Surface Pressure Transient Testing Accuracy

In order to accurately process surface acquired data to BHP, information about the gas stream (gravity and composition), accurate measurements of the liquids being produced, and a completion diagram along with a deviation survey (if deviated or horizontal) are needed. A modified Cullendar & Smith equation is used to perform the conversion of surface pressure to BHP for analysis.

Accurately converting surface pressures requires the minimization of temperature effects during the acquisition of the pressure data while having a method or algorithm to account for the phenomena of ‘thermal decay’. Thermal decay is commonly seen during build-ups where large amounts of heat are transferred to the wellhead during production but gradually decrease during the PBU causing the pressure at the surface to fall instead of buildup. This is a common phenomenon and it is handled with a specific algorithm that accounts for this temperature change taking place at the wellhead.

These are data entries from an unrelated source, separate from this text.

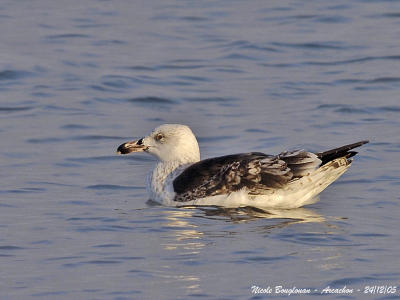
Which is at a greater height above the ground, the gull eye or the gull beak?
the gull eye

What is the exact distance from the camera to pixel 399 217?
1197cm

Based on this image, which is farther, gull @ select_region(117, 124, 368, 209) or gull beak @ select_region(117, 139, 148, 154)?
gull beak @ select_region(117, 139, 148, 154)

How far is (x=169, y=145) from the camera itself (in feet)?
45.0

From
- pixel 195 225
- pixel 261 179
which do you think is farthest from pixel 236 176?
pixel 195 225

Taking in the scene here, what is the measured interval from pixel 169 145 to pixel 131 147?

Another important issue to note is liquid re-injection. This is the phenomenon of liquids being produced falling into the wellbore when the well is shut in for the buildup. As the gas displaces the liquids, and the liquids are re-injected back into the formation, the surface gauge reading is inaccurate because of the presence of two phases in the wellbore (liquid near the perforations and gas near the surface). Once the liquid is re-injected and the top perforation is uncovered, communication is established with the wellbore once again and the pressure response is valid. The time for re-injection to occur is dependent on permeability and amount of liquid to be re-injected. It is typically recommended to perform a drawdown test after a PBU when liquid re-injection is suspected. If a boundary is reached while the liquids are re-injecting, surface measurements will not detect it and thus will invalidate the slope and analysis. A subsequent drawdown test would be required in order to compare the analysis of the PBU with the drawdown. If the analyses match or are similar we could say with confidence that a boundary was not reached. However, if the numbers are dissimilar we would have more confidence in the drawdown analysis.

Limitations

The limitations to this method of testing are:  1) The well has to be unloading all produced liquids (critical flow); and 2) Flowing at the wellhead without slugging. If these two parameters are met it is highly likely that the well can be tested at the surface regardless of how much liquid (oil and/or water) is being produced. In order to determine if gas or gas wells are suitable for this technology one of the first things to be done is to determine if the well is unloading its liquids. A common Dukler unloading chart is the first screening tool used. By knowing the production tubing I.D., the Flowing Tubing Pressure (FTP) along with the gas production rate (MMSCFD) we can easily determine if the well is unloading all liquids or not.

In summary, this technology is accepted in the Gulf Coast and Gulf of Mexico area of the US and many other areas of the world. It is employed by operators large and small as a RISK-free and low-COST alternative to running wire and gauges downhole for the purpose of pressure transient analysis.